Vai al Contenuto Vai alla navigazione del sito

APPRENDIMENTO AUTOMATICO ED ESTRAZIONE DELL'INFORMAZIONE DAI DATI (222MI)

A.A. 2018 / 2019

Periodo 
Primo semestre
Crediti 
9
Durata 
72
Tipo attività formativa 
Affine/Integrativa
Percorso 
[IN20+1+ - Ord. 2016] applicazioni informatiche
Mutuazione 
Mutuato: IN20 - 585SM - MACHINE LEARNING AND DATA ANALYTICS
Syllabus 
Lingua insegnamento 

English

Obiettivi formativi 

Knowledge and understanding.
Know main kinds of problems which can be tackled with ML, DM, and EC and those ones concerning text and natural language and recommendation
Know main ML and DM techniques; know the high-level working scheme of EAs.
Know design, development, and assessment phases of a ML system; know main assessment metrics and procedures suitable for a ML system.

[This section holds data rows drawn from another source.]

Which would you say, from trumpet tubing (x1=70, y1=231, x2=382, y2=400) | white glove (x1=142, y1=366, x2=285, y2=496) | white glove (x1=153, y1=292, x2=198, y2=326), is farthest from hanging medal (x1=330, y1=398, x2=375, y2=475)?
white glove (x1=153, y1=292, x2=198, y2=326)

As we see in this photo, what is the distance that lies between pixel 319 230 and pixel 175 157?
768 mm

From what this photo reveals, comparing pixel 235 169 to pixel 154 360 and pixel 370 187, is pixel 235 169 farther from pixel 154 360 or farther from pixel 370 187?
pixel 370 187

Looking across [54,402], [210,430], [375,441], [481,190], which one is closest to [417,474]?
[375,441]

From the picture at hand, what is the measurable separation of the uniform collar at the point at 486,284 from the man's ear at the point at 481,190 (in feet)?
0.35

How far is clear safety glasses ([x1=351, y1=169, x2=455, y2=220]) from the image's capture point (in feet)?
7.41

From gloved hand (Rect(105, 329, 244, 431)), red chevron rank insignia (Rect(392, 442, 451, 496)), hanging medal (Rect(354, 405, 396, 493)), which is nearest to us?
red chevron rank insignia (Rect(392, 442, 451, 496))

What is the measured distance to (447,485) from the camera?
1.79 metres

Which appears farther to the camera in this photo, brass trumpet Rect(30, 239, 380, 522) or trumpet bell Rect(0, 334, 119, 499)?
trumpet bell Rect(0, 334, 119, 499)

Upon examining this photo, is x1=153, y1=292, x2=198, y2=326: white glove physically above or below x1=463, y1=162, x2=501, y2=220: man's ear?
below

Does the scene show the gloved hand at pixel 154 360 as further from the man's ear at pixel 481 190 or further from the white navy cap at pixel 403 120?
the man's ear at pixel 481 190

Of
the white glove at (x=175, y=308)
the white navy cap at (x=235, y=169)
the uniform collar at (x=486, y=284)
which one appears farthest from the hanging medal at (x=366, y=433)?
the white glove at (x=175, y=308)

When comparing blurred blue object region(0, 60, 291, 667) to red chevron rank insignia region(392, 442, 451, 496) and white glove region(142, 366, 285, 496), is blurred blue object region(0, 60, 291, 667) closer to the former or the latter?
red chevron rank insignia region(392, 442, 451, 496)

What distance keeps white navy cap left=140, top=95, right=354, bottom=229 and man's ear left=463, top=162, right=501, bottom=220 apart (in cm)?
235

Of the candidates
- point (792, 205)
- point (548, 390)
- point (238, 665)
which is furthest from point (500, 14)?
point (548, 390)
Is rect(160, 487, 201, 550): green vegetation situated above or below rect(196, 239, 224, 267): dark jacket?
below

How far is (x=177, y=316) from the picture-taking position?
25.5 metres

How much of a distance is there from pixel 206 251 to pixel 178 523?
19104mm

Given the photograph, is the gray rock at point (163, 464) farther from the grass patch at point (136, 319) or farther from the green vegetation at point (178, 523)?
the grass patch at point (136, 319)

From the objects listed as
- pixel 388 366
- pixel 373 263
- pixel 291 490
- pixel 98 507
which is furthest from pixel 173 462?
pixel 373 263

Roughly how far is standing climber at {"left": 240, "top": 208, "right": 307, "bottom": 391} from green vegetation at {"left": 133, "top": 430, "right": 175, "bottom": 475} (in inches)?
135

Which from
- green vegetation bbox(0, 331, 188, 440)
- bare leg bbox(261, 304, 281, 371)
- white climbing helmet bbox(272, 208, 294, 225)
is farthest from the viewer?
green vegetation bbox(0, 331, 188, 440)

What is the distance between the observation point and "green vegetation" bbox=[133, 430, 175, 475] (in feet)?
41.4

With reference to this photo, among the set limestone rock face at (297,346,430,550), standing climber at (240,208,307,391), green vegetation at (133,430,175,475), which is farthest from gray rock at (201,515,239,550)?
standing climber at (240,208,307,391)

Applying knowledge and understanding.
Formulate a formal problem statement for simple practical problems in order to tackle them with ML, DM, or EC techniques.
Develop simple end-to-end ML or DM systems.
Experimentally assess a simple end-to-end ML or DM system.

Making judgements.
Judge the technical soundness of a ML or DM system.
Judge the technical soundness of the assessment of a ML or DM system.

Communication skills.
Describe, both in written and oral form, the motivations behind choices in the design, development, and assessment of a ML or DM system, possibly exploiting simple plots.

Learning skills.
Retrieve information from scientific publications about ML, DM or EC techniques not explicitly presented in this course.

Prerequisiti 

Basics of statistics: basic graphical tools of data exploration; summary measures of variable distribution (mean, variance, quantiles); fundamentals of probability and of univariate and multivariate distribution of random variables; basics of linear regression analysis.
Basics of linear algebra: vectors, matrices, matrix operations; diagonalization and decomposition in singular values.
Basics of programming and data structures: algorithm, data types, loops, recursion, parallel execution, tree.

Contenuti 

Part T1
Introduction to data science; data analytics, machine learning and statistical learning approaches: common and distinctive aspects (more and more different in name only).
Recap. of main concepts and tools of probability and statistical inference.
Elements of statistical learning; regression function; assessing model accuracy and the bias-variance trade-off; cross-validation methods.
Supervised learning and linear models; model validation and selection; hints to regularization and extensions.

Part M1
Definitions of Machine Learning and Data Mining; why ML and DM are hot topics; examples of applications of ML; phases of design, development, and assessment of a ML system; terminology.
Elements of data visualization.
Supervised learning.
Tree-based methods.
Decision and regression trees: learning and prediction; role of the parameter and overfitting.
Trees aggregation: bagging, Random Forest, boosting.
Supervised learning system assessment: cross-fold validation; accuracy and other metrics; metrics for binary classification (FPR, FNR, EER, AUC) and ROC.
Support Vector Machines (SVM).
Separating hyperplane: maximal margin classifier; support vectors; learning as an optimization problem; maximal margin classifier limitations.
Soft margin classifier: learning, role of the parameter C.
Non linearly separable problems; kernel: brief background and main options (linear, polynomial, radial); intuition behind radial kernel; SVM,
Multiclass classification with SVM.

Part T2
Supervised learning for classification.
Training and test error rate; the Bayes classifier.
Logistic regression.
Linear and quadratic discriminant analysis.
The K-nearest neighbors classifier.
Unupervised learning.
Dimensionality reduction methods: principal component analysis; biplot.
Cluster analysis: hierarchical methods, partitional methods (k-means algorithm).

Part M2
Text and natural language appliactions (text mining)
Sentiment analysis; features for text mining; common pre-processing steps; topic modeling.
Recommending systems.
Content-based filtering; collaborative filtering.
Assessment metrics: precision, recall, accuracy@K, diversity, serendipity.
Evolutionary Computation (EC).
High-level working scheme of an Evolutionary Algorithm (EA); terminology.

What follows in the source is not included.